The morality is placed centrally in the book when Crusoe rejects the advice of his father to accept the happiness of the middle class life to which he was born. Against the wishes of his family, he runs off to sea to find adventure. It is not until Crusoe literally recreates a primitive approximation of that middle class life for himself on his island that he is freed.
Crusoe is also a story about the ability of mankind to master his surroundings through hard work, patience, and Christianity. The combination of these three supports are what allow him to escape captivity in Africa, overcome the deadly obstacles on the island, and finally leave the island itself. His physical prowess and combat skills are significantly less important to his journey than the message of trust and persistance that the decades he spends on the island convey. While this message might need tempering for the modern reader, it is also inspirational and important to read.

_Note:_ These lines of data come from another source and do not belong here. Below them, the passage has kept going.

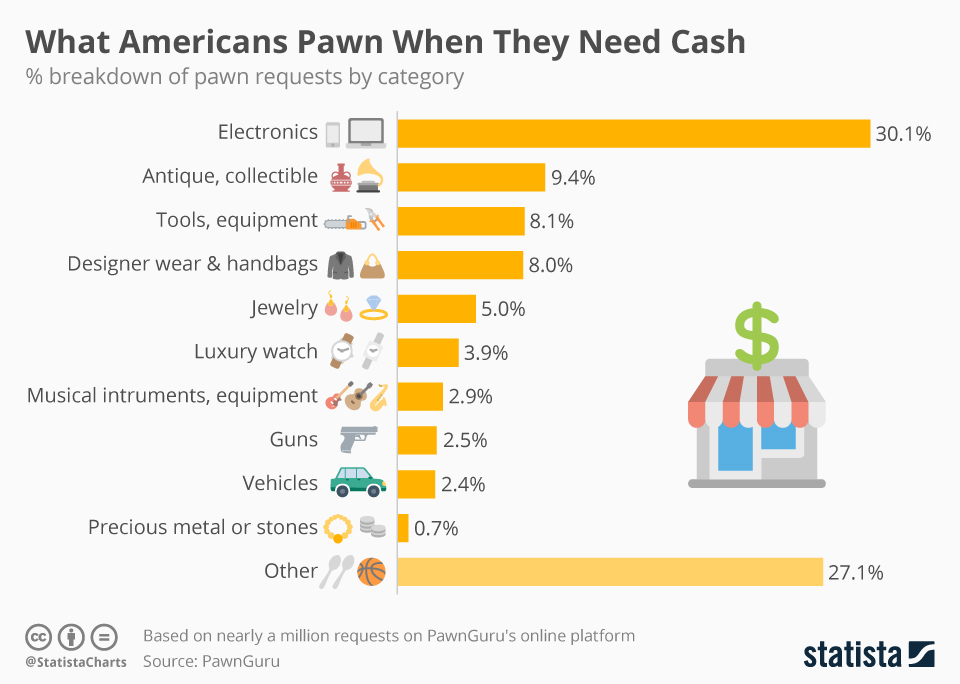 What Americans Pawn When They Need Cash

% breakdown of pawn requests by category

Electronics 30.1%
Antique, collectible 9.4%
Tools, equipment 8.1%
Designer wear & handbags 8.0%
Jewelry 5.0%
Luxury watch 3.9%
Musical intruments, equipment 2.9%
Guns 2.5%
Vehicles 2.4%
Precious metal or stones 0.7%
Other 27.1%

$

@StatistaCharts

Based on nearly a million requests on PawnGuru's online platform
Source: PawnGuru

statista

If the potential reader is not used to the diction of the time, the book itself may take some patience and persistance. It pays off, in the end, and should be an excellent book for the young teenager (or the not-so-young grown-up) interested in stories of adventure. The child who reads and enjoys My Side of the Mountain by Jean Craighead George would probably be a good potential audience for Robinson Crusoe. For a good life-at-sea duo, you might consider pairing it with Two Years Before the Mast by Richard Henry Dana.